Many of today’s colt starting clinicians prefer not to have “re-starts”.  This is because re-starts are almost always more challenging than starting from a clean slate.  It should be very interesting to see what Buster does with these horses.

“If I were to write a book on training, philosophy, etc. and no matter how many pages I wrote, it would still be incomplete.” Says Buster.  “ The more I learn about horses, the more I realize there is to learn. If I had to pick one “main message” I would say  ‘Listen to the horse. He’ll tell you where he’s at, and if he understands what you’re asking him to do’.

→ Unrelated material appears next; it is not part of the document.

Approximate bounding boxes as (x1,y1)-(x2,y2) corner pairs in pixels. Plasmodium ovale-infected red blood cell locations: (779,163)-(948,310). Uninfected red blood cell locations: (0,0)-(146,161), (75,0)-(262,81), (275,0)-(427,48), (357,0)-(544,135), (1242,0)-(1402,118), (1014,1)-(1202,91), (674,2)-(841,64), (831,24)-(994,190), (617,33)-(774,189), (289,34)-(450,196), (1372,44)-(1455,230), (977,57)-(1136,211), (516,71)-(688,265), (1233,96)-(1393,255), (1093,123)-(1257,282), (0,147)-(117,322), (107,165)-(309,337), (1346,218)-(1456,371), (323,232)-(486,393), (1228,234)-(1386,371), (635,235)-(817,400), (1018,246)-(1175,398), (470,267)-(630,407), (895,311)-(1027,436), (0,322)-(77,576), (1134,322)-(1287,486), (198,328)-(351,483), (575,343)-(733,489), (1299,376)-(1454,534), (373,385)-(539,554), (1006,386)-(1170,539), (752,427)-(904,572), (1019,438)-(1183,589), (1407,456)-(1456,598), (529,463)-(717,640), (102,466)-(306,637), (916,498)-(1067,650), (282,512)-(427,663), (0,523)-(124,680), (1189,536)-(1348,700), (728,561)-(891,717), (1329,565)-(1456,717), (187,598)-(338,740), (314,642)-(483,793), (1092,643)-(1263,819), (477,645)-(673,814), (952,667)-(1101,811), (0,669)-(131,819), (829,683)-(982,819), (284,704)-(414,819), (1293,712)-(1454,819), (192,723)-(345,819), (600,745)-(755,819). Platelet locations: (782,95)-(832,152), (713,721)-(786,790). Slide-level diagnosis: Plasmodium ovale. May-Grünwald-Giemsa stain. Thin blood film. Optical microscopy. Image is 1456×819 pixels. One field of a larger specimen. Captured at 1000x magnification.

What’s next? Enter Buck Brannaman

All the publicity surrounding Buck Brannaman….much due to the movie called “Buck” opening across the US this summer…has created quite a buzz.  His Horsemanship class was filled before I could hit the “send” button on the announcement email.  There are still some spaces open in Ranch Roping, and this is Buck’s favorite class to teach.  The class starts with no horses (whew) as people learn the three types of rope shots:  “ride by flank shot”, the “hip shot”, and the “trap shot”.  After working with a roping dummy, the cows are brought in.

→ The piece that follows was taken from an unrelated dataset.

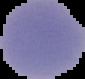

malaria status = uninfected
preparation = thin blood film
image type = segmented cell region on a black background
image size = 85×79 pixels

Buck’s Ranch Roping clinic

Buck stresses horsemanship first and the roping second.   The roping is just a job for the horse to do.   Classic dressage in western saddles!   “All dressage is, is good riding.” says Buck Brannaman.

Speaking of Dressage:  Enter Mark Russell

If I had to choose the person who changed me the most, it would be a toss-up between Jessica Jahiel and Mark Russell.  Jessica told me 12 years ago to “bring back the joy in my mare”.  She was lovely to ride, but apparently to a trained eye such as Jessica’s , my horse was a well-schooled robot.  I didn’t understand that, then, because I didn’t know that horses could feel  “joy” except when eating.

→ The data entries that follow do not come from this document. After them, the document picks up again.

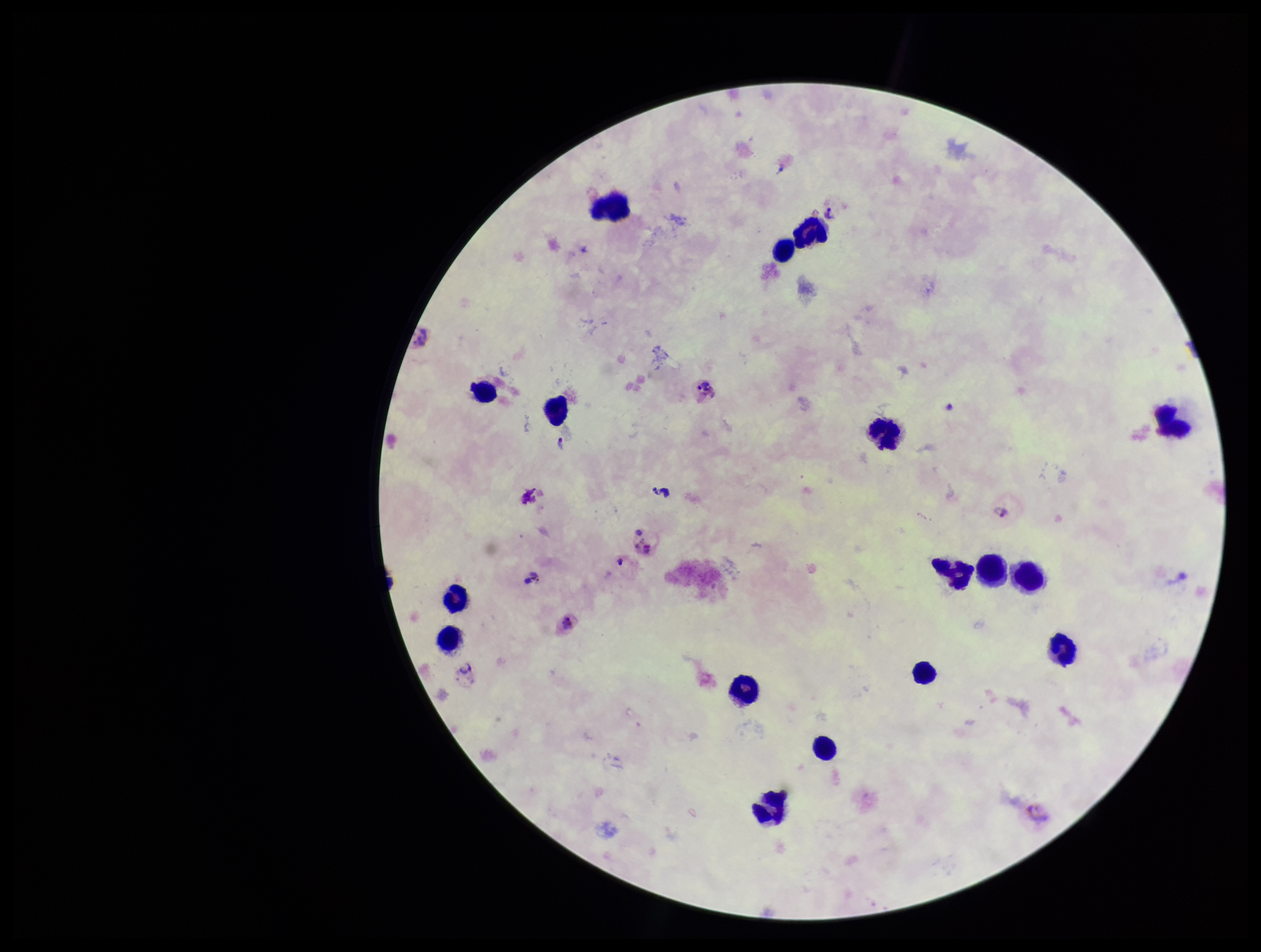

Summary:
  - Parasite count: 5
  - Image size: 1261×952 pixels
  - Patient malaria status: infected
  - Preparation: thick smear
  - Field of view: one from this slide
  - Plasmodium parasites: seen
  - Stain: Giemsa
  - Capture: smartphone photograph through the microscope eyepiece
  - Species reported for this patient: Plasmodium vivax
  - Leukocyte count: 17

In my very first clinic with Mark (3 lessons over 3 days) I felt the joy come out in my mare.  Yes the same mare…she hadn’t given up on me in 12 years.   She felt 7 years old again, and her feet were so light I did not feel them touching the ground.  To a horse (and rider) that is pure joy.  I will remember that moment the rest of my life.

Mark’s work in-hand

Mark is at our facility 5-6 times a year, offering private lessons.  His unique approach involves releasing the horse’s TMJ, poll, and spine to allow them to relax, and allow alignment of the spine, impulsion, engagement, balance, and self-carriage.  Consequently, Mark’s clinics attract gaited, western, endurance, and trail riders.